• _TASK A_
In the Form 6-K, what caused B F Borgers CPA PC's time as the company's auditor to end? Explain in one to three sentences.
• _TASK B_
Please list every matter that the Form 6-K says the company and B F Borgers CPA PC did not disagree on.
• _TASK C_
According to the Form 6-K, on what date did the company appoint Assentsure PAC as its independent registered public accounting firm?

UNITED STATES

SECURITIES AND EXCHANGE COMMISSION

Washington, D.C. 20549

 

FORM 6-K

 

REPORT OF FOREIGN PRIVATE ISSUER

PURSUANT TO RULE 13a-16 OR 15d-16

UNDER THE SECURITIES EXCHANGE ACT OF 1934

 

For the month of November 2023

 

Commission File Number: 001-41675

 

GOLDEN HEAVEN GROUP HOLDINGS LTD.

 

No. 8 Banhouhaichuan Rd

Xiqin Town, Yanping District

Nanping City, Fujian Province, China 353001

(Address of principal executive office)

 

Indicate by check mark whether the registrant files or will file annual reports under cover of Form 20-F or Form 40-F:

 

Form 20-F ☒          Form 40-F ☐

 

 

 

 

 

Change of Auditor

 

On November 2, 2023, Golden Heaven Group Holdings Ltd. (the “Company”) appointed Assentsure PAC (“Assentsure”) as its independent registered public accounting firm, effective on the same day. Assentsure replaced B F Borgers CPA PC (“BFB”), the former independent registered public accounting firm of the Company, whose tenure expired after BFB completed its review of the Company’s unaudited condensed consolidated financial statements as of March 31, 2023 and for the six months ended March 31, 2023. The appointment of Assentsure and the non-reappointment of BFB were made after a careful consideration and evaluation process by the Company and were approved by the audit committee of the board of directors of the Company. The Company’s decision was not a result of any disagreement between the Company and BFB on any matter of accounting principles or practices, financial statement disclosure, or auditing scope or procedure.

• _RAW DATA_
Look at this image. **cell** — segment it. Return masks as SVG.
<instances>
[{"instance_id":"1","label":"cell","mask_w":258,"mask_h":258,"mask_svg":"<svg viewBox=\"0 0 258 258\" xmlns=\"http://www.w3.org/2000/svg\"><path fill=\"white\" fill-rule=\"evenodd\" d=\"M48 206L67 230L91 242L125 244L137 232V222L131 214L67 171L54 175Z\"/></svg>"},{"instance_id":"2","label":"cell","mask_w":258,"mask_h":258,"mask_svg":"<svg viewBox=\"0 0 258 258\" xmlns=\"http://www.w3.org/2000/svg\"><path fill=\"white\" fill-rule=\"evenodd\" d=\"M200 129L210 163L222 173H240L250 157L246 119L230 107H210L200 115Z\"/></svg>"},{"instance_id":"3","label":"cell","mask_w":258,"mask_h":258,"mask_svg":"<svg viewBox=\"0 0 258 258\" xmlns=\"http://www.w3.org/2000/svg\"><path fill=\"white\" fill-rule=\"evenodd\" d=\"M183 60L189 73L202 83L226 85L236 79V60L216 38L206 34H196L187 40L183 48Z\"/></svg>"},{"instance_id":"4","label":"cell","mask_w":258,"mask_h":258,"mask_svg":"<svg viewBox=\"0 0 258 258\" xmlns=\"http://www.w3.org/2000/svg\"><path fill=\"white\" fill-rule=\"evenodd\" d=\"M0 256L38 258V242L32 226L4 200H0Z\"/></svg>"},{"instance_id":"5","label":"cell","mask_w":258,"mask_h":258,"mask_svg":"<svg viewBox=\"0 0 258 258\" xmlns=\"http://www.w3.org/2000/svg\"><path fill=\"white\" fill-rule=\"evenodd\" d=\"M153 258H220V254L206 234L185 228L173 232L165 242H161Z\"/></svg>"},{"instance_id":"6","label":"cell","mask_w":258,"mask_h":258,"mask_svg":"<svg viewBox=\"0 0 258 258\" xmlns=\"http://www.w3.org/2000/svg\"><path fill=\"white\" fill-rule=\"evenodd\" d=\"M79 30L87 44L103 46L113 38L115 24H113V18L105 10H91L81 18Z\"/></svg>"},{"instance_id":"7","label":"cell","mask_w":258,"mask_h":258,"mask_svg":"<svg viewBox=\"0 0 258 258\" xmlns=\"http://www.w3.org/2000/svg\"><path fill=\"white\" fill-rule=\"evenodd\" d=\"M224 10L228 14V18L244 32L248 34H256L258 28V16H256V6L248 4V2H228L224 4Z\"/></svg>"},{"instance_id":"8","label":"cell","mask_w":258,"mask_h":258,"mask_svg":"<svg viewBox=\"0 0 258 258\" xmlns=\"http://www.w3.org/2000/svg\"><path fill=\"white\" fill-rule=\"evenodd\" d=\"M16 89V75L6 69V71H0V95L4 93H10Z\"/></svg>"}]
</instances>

• _COMPLETE OUTPUT A_
B F Borgers CPA PC's tenure expired once it finished reviewing the company's unaudited condensed consolidated financial statements as of March 31, 2023 and for the six months ended March 31, 2023. The company then chose not to reappoint it.

• _COMPLETE OUTPUT B_
- Accounting principles or practices
- Financial statement disclosure
- Auditing scope or procedure

• _COMPLETE OUTPUT C_
November 2, 2023